Extract:

· · · · ·

Still, other agencies that may not be as fortunate as the FCSO, which are most departments, are falling well short of recruiting goals. And with problems maintaining good veteran officers, it make recruiting even harder. Full Measure reports San Jose, CA. is 39 officers short with one academy class that should have had 50 recruits but had just seven. Nashville, TN. reported being short 114 officers. San Diego, CA. says it’s 175 below target with 539 fewer candidates taking the test than normal.

A spokesman for El Paso, TX. said, “Where they once received 1500 applications… they now average 100.” “[He] blamed criticism [of officers], most of it unwarranted, the popularity of challenging officers by cell-phone wielding persons demanding a street trial, officers being ambushed and killed, and videos of officers bearing the indignity of being doused with water, and having to walk away for fear of repercussions [from leadership] for taking action.” What happens to the NYPD, the nation’s largest law enforcement agency, affects cops all over America.

Attkisson said, “We reached out to Seattle, and I guess for the most part of 2019 they were losing more officers than they were hiring. But then they were able to turn it around at the end of the year. And I think, at the end of it, they ended up hiring a bunch more, so that was a positive thing they did at the end of 2019.” Well, that’s a surprise to me and most officers I speak with. But, then again, accurate numbers and transparency hasn’t been the Seattle way for a very long time.

· · · · ·

(Dataset entries)
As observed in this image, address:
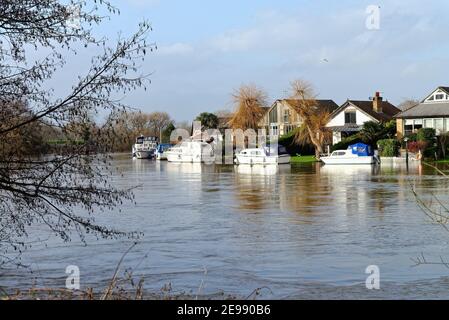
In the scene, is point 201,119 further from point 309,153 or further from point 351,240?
point 351,240

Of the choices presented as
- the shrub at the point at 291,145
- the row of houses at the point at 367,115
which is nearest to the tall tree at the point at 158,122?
the row of houses at the point at 367,115

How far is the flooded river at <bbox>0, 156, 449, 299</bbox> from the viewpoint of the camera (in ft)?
44.2

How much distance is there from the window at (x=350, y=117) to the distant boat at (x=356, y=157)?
16.2m

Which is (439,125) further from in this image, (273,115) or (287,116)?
(273,115)

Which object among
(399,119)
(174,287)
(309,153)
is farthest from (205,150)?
(174,287)

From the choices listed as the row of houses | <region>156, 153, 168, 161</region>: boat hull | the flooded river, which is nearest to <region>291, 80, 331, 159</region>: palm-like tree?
the row of houses

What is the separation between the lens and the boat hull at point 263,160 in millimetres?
65456

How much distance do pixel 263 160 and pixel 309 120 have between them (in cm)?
900

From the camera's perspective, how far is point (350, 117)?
78.3 metres

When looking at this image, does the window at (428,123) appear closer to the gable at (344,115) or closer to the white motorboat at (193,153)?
the gable at (344,115)

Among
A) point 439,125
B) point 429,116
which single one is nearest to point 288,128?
point 429,116

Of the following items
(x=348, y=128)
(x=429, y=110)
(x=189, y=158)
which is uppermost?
(x=429, y=110)

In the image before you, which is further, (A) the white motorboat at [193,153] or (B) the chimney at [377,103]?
(B) the chimney at [377,103]
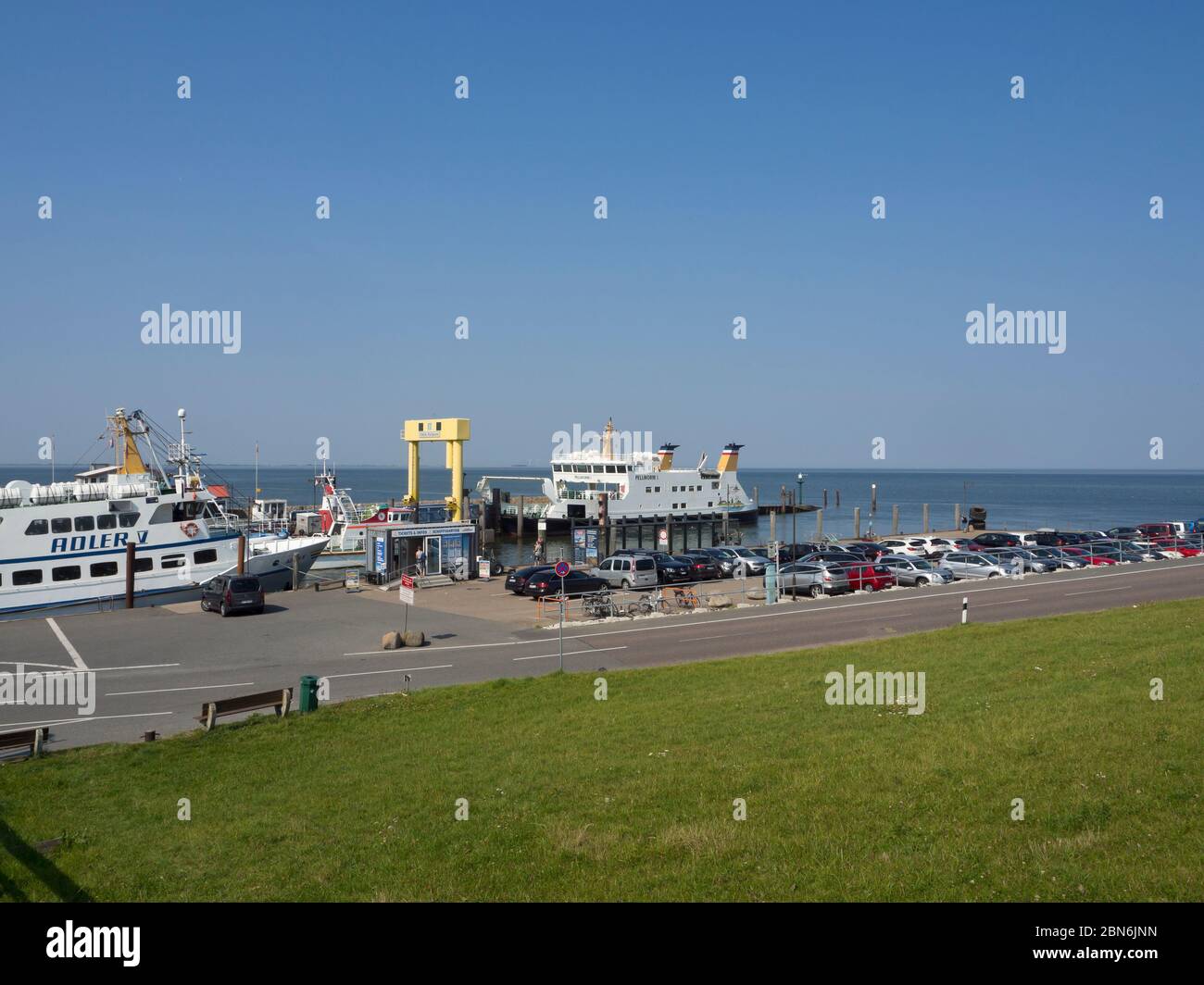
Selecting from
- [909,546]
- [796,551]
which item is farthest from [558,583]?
[909,546]

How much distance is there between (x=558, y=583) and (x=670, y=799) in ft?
83.2

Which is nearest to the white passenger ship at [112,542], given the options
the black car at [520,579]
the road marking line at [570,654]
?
the black car at [520,579]

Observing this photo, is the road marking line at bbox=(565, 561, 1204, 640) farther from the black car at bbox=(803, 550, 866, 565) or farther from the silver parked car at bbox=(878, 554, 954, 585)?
the black car at bbox=(803, 550, 866, 565)

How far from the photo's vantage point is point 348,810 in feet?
35.7

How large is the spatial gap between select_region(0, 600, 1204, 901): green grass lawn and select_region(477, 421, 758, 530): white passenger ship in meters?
64.4

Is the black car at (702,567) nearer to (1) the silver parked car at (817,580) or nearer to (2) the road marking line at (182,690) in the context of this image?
(1) the silver parked car at (817,580)

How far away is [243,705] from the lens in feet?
54.9

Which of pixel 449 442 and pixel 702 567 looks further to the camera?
pixel 449 442

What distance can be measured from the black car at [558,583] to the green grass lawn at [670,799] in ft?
58.6

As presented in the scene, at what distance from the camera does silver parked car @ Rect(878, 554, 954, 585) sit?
1510 inches

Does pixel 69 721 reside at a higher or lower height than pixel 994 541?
lower

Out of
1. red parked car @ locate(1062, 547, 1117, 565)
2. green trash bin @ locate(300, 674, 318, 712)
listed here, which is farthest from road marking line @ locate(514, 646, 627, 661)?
red parked car @ locate(1062, 547, 1117, 565)

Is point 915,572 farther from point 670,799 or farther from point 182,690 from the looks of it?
point 670,799
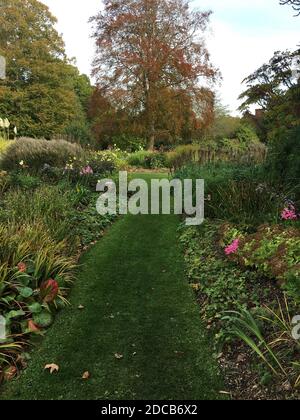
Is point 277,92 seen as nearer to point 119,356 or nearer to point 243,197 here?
point 243,197

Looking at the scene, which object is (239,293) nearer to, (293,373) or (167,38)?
(293,373)

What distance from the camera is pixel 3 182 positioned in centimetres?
827

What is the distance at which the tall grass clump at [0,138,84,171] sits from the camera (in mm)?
9922

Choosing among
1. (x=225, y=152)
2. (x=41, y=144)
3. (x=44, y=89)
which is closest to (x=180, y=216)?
(x=225, y=152)

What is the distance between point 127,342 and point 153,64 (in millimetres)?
21004

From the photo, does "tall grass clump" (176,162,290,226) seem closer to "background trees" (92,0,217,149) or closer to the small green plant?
the small green plant

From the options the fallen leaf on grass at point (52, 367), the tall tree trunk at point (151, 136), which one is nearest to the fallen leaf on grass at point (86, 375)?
the fallen leaf on grass at point (52, 367)

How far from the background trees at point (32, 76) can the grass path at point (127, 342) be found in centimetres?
2387

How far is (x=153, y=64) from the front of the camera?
2230 cm

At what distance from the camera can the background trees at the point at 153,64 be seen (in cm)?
2258

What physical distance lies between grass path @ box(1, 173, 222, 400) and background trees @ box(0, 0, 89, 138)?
2387 centimetres

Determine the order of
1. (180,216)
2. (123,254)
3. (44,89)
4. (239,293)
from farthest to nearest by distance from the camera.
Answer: (44,89), (180,216), (123,254), (239,293)

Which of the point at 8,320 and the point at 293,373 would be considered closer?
the point at 293,373

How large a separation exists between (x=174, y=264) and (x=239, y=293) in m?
1.50
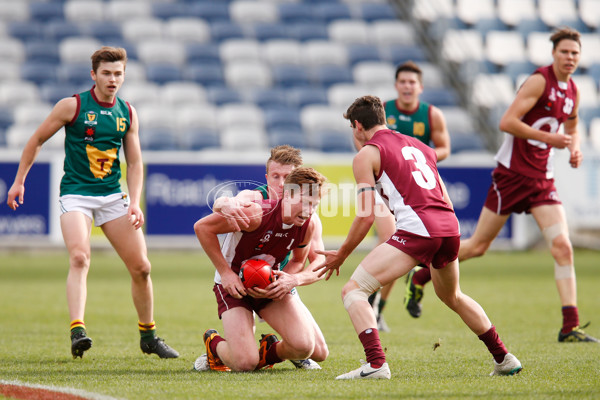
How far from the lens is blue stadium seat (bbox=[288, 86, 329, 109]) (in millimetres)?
19812

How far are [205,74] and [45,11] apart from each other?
14.6ft

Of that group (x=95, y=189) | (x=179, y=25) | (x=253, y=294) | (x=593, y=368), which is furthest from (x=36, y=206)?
(x=593, y=368)

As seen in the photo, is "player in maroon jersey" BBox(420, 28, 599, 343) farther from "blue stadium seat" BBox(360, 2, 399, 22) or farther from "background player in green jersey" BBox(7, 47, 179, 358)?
"blue stadium seat" BBox(360, 2, 399, 22)

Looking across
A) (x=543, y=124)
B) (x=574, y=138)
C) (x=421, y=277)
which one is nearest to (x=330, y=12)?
(x=574, y=138)

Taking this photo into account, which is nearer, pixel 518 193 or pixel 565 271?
pixel 565 271

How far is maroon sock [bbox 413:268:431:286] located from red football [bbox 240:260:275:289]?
2.46 meters

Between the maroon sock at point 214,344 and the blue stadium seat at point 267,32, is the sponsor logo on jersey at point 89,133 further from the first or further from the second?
the blue stadium seat at point 267,32

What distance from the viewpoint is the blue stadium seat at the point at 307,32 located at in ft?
→ 69.5

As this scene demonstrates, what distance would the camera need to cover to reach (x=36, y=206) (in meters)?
15.2

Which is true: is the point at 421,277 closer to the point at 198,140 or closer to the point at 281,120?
the point at 198,140

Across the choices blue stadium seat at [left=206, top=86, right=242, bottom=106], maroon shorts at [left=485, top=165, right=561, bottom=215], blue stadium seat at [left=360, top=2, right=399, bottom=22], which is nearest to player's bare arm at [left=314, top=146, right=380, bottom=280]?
maroon shorts at [left=485, top=165, right=561, bottom=215]

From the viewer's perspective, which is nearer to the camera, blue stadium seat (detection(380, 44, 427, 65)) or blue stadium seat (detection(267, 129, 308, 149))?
blue stadium seat (detection(267, 129, 308, 149))

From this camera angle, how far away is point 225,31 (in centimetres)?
2100

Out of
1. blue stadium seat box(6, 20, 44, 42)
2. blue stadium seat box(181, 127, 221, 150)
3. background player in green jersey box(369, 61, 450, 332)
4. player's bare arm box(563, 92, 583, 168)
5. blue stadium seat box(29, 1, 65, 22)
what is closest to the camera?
player's bare arm box(563, 92, 583, 168)
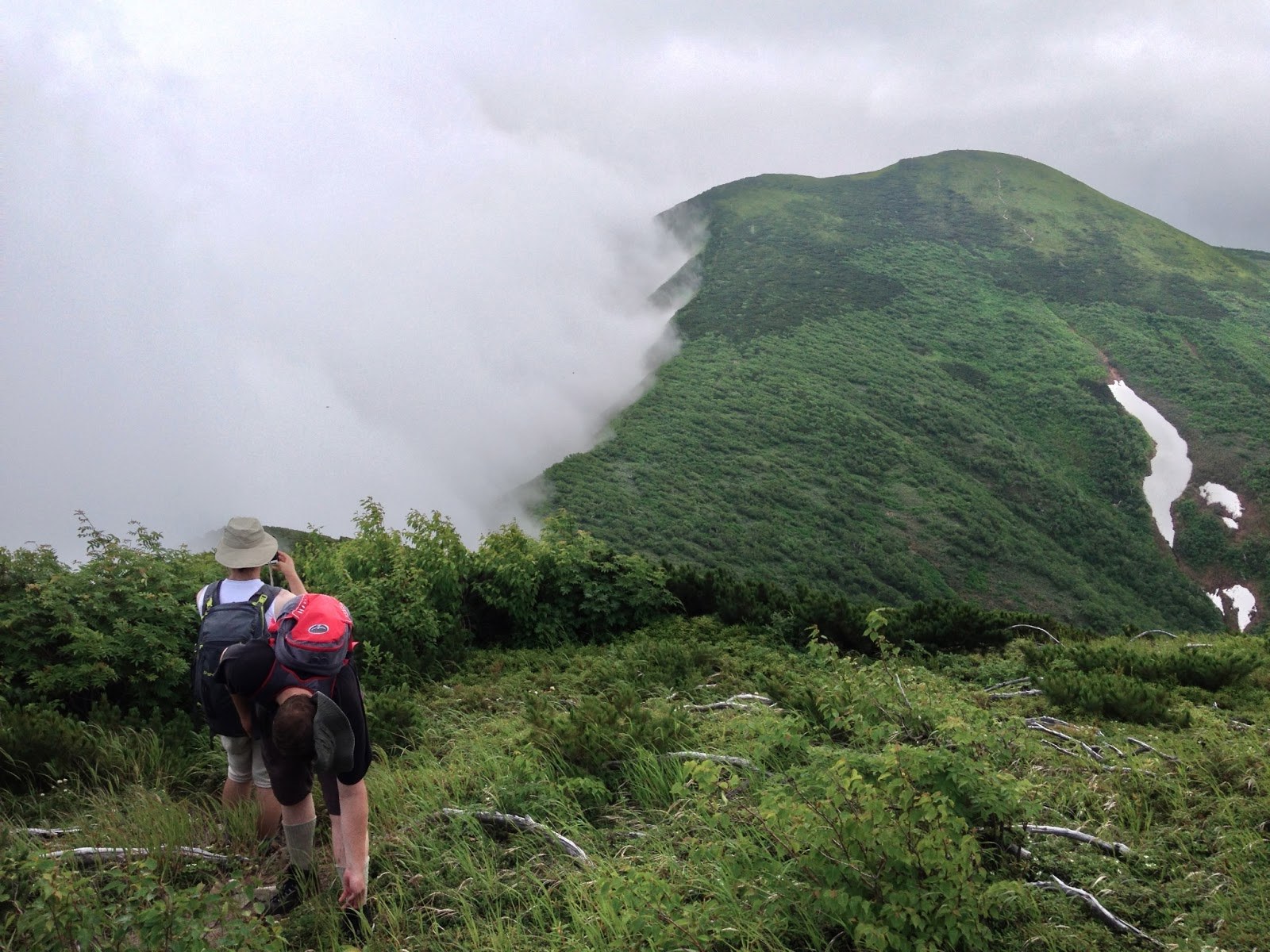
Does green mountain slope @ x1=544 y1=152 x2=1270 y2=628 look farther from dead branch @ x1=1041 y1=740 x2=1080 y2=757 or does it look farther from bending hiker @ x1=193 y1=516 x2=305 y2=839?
bending hiker @ x1=193 y1=516 x2=305 y2=839

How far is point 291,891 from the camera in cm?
366

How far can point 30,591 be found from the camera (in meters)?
5.79

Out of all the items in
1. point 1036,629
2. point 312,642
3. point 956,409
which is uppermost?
point 956,409

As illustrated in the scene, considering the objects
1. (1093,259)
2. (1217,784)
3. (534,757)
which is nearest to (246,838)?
(534,757)

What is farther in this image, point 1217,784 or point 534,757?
point 534,757

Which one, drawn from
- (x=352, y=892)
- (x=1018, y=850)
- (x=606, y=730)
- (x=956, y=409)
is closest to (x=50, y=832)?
(x=352, y=892)

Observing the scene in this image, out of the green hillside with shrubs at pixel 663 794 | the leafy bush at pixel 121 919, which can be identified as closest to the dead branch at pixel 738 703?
the green hillside with shrubs at pixel 663 794

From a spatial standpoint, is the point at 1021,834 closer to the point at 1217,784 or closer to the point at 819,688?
the point at 1217,784

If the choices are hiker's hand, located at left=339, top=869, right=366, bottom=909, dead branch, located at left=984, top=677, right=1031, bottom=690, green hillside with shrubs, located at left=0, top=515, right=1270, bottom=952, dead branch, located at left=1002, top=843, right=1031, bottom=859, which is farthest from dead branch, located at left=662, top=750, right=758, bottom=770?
dead branch, located at left=984, top=677, right=1031, bottom=690

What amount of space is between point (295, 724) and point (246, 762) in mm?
1178

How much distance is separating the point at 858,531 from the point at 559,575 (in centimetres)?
5329

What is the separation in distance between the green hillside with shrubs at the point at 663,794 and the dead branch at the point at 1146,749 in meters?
0.06

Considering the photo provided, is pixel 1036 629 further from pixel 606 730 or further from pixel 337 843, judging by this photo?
pixel 337 843

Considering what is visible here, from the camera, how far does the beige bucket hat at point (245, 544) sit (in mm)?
4016
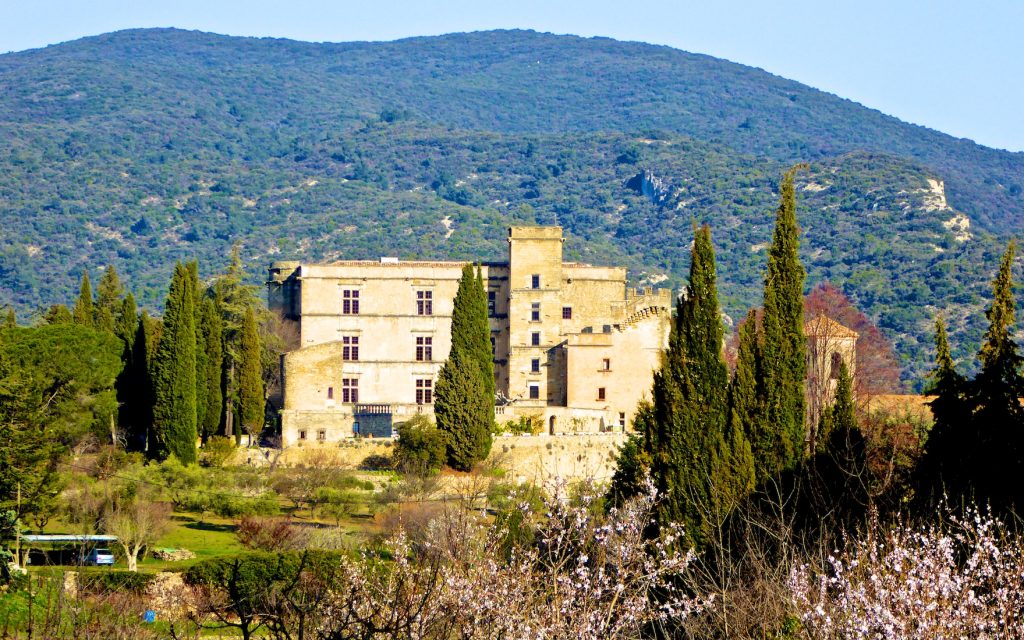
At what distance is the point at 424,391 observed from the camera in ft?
194

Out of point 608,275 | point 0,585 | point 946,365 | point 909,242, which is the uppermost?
point 909,242

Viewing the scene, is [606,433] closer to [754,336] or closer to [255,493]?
[255,493]

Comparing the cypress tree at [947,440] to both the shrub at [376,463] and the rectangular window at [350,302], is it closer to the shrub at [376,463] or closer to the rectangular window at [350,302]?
the shrub at [376,463]

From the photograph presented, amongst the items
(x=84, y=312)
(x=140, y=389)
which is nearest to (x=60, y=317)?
(x=84, y=312)

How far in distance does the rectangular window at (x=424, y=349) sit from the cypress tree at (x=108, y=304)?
1040cm

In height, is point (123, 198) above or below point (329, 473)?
above

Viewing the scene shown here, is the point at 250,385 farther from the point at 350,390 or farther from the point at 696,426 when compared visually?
the point at 696,426

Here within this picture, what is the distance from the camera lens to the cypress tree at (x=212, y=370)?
52.5 metres

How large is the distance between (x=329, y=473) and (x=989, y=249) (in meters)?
75.1

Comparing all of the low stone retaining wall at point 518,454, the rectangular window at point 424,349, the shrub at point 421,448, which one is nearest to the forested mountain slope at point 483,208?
the rectangular window at point 424,349

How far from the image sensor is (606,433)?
52.9 metres

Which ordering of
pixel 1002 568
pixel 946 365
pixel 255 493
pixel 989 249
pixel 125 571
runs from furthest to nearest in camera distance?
1. pixel 989 249
2. pixel 255 493
3. pixel 125 571
4. pixel 946 365
5. pixel 1002 568

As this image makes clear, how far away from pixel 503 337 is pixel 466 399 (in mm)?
9095

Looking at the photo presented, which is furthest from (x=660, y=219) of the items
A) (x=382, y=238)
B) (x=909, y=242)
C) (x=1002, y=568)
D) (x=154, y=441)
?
(x=1002, y=568)
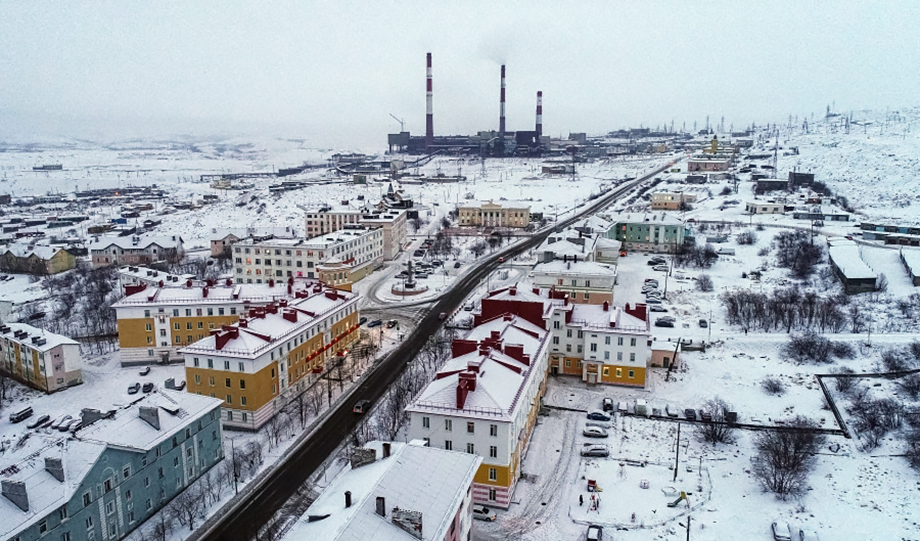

· · · · ·

Assigned task: Extend the text about police recruiting shortfalls, starting after its last sentence.

Result of the task:
She continued, “Seattle’s a special problem because they’re known for clashing, the police officials and the city officials, there who do not necessarily support them, so the rumor goes.” Take it from me, Ms. Attkisson, it’s not a rumor. I retired from that department 10 years earlier than I might have not only because of the lack of support but also because of the overt antagonism demonstrated by many city officials toward officers.

The National Association of Chiefs of Police (NACP) is finding similar recruiting problems in agencies large and small. They’ve issued a study: “The State of Recruitment: A Crisis for Law Enforcement.” They highlight the obvious problems with recruiting, including the perceived lack of political and department support for officers. The group says 78 percent of departments report having trouble recruiting qualified candidates.

KTTH AM 770 radio host Jason Rantz, continues to believe there is a problem with hiring in Seattle, and often discusses the issue on the radio and in his columns at Many current and retired officers, including yours truly, have commented to Jason on his radio program about how dismal officer hiring and retention have been in that city.

Other strategies reported by Full Measure are lowering hiring standards and offering financial incentives. Lowering standards includes of educational requirements and recent drug use. San Francisco P.D. now allows remote (online) testing and interviews. Dallas, San Diego, and several other cities have increased pay. For example, Indianapolis P.D. increased its pay from 39K to $51K for new officers, and they also offer referral bonuses.

When I was still active, Seattle was offering referral bonuses, such as a free day off, for referring recruits that the department hired. Now, Seattle is reportedly giving bonuses of $7,500 for recruits and $15,000 for lateral transfers from other agencies.

Now, with the Wuhan coronavirus pandemic, people may be even less inclined to get into a profession where the risk of infection is increased. For example, is reporting 152 Detroit cops have been quarantined with five having tested positive. What happens if a significant number of first responders are taken out of service? Nothing good. But let’s hope for the best, prepare for the worst, and try to finish up on a positive note.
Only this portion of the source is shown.